#### Problem 1:
In the option terms excerpt, when does each Option expire?
#### Problem 2:
Duplicate the stretch of the option terms excerpt from "Performance Milestone Number" through "Option Expiry Date.".

#### Text excerpt:
↓

Performance Milestone Number of Short Term Managing
Director Incentive Options
Employed for a period of 1 year from the date of
issue
500,000
Employed for a period of 2 year from the date of
issue
500,000
  • (d) Each Option will expire 36 months from the date of issue (“ Option Expiry Date ”). Each Option may be exercised at any time prior to 5.00pm WST on the Option Expiry Date and any Option not so exercised shall automatically expire on the Option Expiry Date.

  • (e) Each ordinary share allotted as a result of the exercise of an Option will, subject to the Constitution of the Company, rank in all aspects pari passu with the existing ordinary fully paid shares in the capital of the Company on issue at the date of allotment.

  • (f) A registered owner of an Option (“ Option Holder ”) will be entitled to receive and will be sent all reports, accounts and notices required to be given to members of the Company but will not be entitled to attend or vote at any meetings of the members of the Company unless they are members of the Company.

↑

#### Dataset extract:

↓

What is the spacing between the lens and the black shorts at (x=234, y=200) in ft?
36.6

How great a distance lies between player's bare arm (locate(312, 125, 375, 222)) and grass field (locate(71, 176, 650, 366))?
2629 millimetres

↑

#### Result 1:
Each Option expires 36 months from the date of issue.

#### Result 2:
Performance Milestone Number of Short Term Managing
Director Incentive Options
Employed for a period of 1 year from the date of
issue
500,000
Employed for a period of 2 year from the date of
issue
500,000
  • (d) Each Option will expire 36 months from the date of issue (“ Option Expiry Date ”). Each Option may be exercised at any time prior to 5.00pm WST on the Option Expiry Date and any Option not so exercised shall automatically expire on the Option Expiry Date.